REQUIRED TASK> Lines before the one containing "What is the spacing" are excluded; reproduce that line and all lines after it in the entries below, exactly.

INPUT>
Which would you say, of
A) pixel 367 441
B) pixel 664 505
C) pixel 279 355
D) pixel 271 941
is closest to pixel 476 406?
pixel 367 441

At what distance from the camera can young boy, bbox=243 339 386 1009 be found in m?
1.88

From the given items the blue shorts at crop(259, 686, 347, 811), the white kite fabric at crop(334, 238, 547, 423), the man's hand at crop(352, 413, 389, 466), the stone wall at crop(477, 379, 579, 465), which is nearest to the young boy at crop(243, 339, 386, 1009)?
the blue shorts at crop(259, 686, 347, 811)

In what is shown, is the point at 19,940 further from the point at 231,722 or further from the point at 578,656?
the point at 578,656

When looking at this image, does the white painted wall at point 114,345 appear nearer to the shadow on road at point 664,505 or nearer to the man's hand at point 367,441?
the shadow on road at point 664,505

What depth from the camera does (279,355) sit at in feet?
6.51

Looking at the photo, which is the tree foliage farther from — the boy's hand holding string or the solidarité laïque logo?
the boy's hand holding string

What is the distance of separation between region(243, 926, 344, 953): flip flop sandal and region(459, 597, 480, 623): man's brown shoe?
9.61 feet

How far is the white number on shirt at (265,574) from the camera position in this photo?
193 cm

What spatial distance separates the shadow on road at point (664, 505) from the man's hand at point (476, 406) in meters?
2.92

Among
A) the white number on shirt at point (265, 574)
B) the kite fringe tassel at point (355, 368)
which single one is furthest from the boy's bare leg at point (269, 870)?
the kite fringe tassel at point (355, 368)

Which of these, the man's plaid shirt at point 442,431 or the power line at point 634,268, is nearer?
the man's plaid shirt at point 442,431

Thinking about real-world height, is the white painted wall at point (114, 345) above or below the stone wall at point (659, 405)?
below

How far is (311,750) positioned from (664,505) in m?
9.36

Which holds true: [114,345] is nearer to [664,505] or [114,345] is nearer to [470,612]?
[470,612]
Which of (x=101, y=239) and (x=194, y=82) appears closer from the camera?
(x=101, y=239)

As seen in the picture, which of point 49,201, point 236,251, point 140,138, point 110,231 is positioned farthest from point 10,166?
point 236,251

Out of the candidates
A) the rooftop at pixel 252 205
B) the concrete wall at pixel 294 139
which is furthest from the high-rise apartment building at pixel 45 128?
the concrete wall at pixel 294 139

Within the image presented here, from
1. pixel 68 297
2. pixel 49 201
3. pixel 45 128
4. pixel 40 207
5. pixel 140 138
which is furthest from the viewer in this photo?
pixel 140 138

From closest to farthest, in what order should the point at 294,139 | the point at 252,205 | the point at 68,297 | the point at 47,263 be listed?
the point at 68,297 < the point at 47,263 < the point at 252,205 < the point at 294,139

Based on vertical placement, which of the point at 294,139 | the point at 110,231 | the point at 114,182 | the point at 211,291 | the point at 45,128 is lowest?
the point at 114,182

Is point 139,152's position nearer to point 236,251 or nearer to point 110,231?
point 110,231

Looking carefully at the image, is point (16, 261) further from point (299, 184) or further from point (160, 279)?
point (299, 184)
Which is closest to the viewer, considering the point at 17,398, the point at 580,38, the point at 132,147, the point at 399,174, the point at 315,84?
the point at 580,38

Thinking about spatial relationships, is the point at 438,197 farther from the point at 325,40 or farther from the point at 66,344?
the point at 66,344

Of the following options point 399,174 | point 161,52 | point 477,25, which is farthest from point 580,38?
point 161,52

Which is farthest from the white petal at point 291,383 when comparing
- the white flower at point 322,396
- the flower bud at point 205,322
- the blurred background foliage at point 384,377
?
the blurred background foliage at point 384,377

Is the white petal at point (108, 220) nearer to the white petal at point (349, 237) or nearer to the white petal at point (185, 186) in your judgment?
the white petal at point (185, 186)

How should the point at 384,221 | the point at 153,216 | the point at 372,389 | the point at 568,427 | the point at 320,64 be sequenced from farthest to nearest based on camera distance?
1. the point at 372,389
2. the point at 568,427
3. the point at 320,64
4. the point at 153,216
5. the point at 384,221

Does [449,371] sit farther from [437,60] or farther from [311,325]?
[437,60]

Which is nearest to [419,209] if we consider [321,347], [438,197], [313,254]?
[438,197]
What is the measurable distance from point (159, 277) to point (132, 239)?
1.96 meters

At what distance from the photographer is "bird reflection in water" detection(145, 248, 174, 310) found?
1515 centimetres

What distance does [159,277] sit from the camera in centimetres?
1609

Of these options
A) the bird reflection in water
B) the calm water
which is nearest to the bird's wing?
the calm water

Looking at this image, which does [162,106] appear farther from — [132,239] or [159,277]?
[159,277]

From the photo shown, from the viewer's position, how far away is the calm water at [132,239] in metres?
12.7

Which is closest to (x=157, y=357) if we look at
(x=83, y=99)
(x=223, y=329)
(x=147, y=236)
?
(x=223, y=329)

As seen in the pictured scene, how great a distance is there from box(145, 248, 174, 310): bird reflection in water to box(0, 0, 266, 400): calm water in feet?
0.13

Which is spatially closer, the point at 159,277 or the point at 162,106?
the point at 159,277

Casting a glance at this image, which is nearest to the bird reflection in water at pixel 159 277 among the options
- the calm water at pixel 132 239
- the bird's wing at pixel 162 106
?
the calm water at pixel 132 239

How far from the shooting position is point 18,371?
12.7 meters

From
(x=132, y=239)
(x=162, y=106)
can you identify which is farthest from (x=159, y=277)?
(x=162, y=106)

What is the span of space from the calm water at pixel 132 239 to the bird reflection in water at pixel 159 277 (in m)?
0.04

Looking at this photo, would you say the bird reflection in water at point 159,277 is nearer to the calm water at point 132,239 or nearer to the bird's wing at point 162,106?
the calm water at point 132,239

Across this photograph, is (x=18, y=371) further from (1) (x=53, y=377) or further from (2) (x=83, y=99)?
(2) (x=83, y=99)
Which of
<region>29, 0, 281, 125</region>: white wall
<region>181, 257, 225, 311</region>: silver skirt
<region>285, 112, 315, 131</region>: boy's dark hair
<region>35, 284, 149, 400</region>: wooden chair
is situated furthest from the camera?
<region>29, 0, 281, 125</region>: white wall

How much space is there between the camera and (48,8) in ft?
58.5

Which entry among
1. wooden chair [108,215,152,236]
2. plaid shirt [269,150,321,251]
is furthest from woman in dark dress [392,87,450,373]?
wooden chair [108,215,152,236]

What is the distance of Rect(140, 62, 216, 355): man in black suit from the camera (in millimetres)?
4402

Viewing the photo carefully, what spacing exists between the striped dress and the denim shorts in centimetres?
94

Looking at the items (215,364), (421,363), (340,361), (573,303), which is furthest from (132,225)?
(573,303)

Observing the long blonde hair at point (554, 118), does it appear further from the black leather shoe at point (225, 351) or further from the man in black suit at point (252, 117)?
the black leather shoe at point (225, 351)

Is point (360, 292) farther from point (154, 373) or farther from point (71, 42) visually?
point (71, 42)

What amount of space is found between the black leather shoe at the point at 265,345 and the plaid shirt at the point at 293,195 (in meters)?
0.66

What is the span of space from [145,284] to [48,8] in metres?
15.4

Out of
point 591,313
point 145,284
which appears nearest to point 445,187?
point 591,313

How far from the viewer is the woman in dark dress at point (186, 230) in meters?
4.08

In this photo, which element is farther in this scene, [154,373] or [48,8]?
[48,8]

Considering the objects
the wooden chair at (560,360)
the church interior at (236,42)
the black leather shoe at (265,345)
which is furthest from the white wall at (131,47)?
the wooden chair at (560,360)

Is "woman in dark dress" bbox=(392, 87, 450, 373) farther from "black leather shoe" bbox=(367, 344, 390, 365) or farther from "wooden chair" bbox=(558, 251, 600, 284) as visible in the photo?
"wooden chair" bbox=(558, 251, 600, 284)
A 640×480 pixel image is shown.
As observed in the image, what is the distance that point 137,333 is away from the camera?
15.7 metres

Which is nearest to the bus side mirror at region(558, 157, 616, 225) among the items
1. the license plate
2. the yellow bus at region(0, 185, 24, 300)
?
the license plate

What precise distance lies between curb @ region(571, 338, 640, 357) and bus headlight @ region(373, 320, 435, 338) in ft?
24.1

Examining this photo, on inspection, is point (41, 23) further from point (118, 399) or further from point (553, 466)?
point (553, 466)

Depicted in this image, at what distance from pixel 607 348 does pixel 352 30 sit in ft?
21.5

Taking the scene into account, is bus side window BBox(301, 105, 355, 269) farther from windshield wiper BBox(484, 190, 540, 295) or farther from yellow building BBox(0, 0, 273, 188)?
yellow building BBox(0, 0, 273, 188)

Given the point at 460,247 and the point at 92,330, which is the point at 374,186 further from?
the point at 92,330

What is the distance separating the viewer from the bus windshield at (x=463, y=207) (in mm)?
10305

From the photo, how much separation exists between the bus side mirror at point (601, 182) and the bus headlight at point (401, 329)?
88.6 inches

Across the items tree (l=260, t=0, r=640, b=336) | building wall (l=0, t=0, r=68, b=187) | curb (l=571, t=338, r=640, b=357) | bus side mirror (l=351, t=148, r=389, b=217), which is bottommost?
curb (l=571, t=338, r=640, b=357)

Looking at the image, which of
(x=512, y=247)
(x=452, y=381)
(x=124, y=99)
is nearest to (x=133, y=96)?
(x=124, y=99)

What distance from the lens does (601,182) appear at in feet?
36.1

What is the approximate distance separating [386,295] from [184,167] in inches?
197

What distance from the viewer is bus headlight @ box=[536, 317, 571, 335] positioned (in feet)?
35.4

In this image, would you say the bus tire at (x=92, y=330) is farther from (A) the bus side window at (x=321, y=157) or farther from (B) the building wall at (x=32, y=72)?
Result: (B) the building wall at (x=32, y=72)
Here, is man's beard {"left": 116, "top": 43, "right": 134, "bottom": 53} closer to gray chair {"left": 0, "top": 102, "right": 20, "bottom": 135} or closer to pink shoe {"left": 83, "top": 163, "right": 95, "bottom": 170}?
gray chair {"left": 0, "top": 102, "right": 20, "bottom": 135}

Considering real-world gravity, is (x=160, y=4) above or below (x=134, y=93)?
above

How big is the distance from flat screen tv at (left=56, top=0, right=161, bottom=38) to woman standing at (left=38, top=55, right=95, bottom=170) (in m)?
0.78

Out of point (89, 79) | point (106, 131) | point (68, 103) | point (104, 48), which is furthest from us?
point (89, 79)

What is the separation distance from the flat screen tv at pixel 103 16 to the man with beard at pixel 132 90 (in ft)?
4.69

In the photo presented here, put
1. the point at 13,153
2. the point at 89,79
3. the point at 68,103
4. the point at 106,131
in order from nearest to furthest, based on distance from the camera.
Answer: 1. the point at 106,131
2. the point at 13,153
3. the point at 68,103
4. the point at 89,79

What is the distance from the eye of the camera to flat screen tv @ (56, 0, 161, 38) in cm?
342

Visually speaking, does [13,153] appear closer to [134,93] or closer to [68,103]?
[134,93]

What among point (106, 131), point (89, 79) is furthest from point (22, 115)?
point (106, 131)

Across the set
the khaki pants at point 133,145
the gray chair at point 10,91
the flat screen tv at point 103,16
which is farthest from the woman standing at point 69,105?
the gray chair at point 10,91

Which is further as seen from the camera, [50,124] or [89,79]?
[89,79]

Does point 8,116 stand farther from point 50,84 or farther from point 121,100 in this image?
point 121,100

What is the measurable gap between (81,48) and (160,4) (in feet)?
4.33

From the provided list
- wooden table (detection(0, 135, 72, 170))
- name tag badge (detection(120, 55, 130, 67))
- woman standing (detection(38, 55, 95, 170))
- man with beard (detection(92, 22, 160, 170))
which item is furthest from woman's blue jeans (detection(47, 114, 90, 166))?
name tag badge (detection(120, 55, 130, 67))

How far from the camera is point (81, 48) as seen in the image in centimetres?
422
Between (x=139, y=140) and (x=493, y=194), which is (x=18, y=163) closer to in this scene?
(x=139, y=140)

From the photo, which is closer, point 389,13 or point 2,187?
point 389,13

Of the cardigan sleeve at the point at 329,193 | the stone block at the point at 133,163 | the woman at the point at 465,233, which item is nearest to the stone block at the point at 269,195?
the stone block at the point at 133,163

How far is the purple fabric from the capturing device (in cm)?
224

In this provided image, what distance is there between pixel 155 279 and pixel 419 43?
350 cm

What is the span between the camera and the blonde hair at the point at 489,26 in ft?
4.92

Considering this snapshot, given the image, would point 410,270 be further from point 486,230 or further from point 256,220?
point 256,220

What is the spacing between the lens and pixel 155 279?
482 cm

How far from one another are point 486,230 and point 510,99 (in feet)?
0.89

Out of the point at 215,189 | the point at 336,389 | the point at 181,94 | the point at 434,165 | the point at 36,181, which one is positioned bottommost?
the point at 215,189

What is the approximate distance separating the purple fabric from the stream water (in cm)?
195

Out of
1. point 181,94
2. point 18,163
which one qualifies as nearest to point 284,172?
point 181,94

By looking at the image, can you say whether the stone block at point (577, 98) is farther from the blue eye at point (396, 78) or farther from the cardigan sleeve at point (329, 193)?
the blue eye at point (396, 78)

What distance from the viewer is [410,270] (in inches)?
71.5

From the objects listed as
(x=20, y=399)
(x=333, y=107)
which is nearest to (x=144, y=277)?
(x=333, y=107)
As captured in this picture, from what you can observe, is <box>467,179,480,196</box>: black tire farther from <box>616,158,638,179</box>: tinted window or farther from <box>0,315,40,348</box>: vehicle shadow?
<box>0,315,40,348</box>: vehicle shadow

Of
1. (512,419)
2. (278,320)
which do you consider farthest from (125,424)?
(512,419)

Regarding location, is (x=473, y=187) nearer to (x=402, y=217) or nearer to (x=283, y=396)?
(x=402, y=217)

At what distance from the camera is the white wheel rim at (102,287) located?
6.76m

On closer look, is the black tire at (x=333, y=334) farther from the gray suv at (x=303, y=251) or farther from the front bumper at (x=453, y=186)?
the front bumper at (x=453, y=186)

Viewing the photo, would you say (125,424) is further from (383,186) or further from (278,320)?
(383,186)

ANSWER>
What is the spacing between the lens and pixel 155 279?
482 cm

How far from one another are point 486,230 and point 510,99 (in feet)?
0.89

Out of the point at 215,189 | the point at 336,389 | the point at 181,94 | the point at 434,165 | the point at 36,181, which one is positioned bottommost?
the point at 215,189

What is the approximate distance separating the purple fabric from the stream water (in cm)?
195

Out of
1. point 181,94
2. point 18,163
which one qualifies as nearest to point 284,172?
point 181,94

By looking at the image, can you say whether the stone block at point (577, 98) is farther from the blue eye at point (396, 78) or farther from the cardigan sleeve at point (329, 193)?
the blue eye at point (396, 78)

What distance from the viewer is [410,270] (in inches)?
71.5

From the objects listed as
(x=20, y=399)
(x=333, y=107)
which is nearest to (x=144, y=277)?
(x=333, y=107)
As captured in this picture, from what you can observe, is <box>467,179,480,196</box>: black tire farther from <box>616,158,638,179</box>: tinted window or farther from <box>0,315,40,348</box>: vehicle shadow?
<box>0,315,40,348</box>: vehicle shadow

Of
1. (512,419)
2. (278,320)
which do you consider farthest from (125,424)?
(512,419)

Regarding location, is (x=473, y=187) nearer to (x=402, y=217) or nearer to (x=283, y=396)?
(x=402, y=217)

At what distance from the camera is the white wheel rim at (102,287) located?
6.76m

On closer look, is the black tire at (x=333, y=334) farther from the gray suv at (x=303, y=251) or farther from the front bumper at (x=453, y=186)?
the front bumper at (x=453, y=186)

Viewing the photo, would you say (125,424) is further from (383,186) or further from (278,320)?
(383,186)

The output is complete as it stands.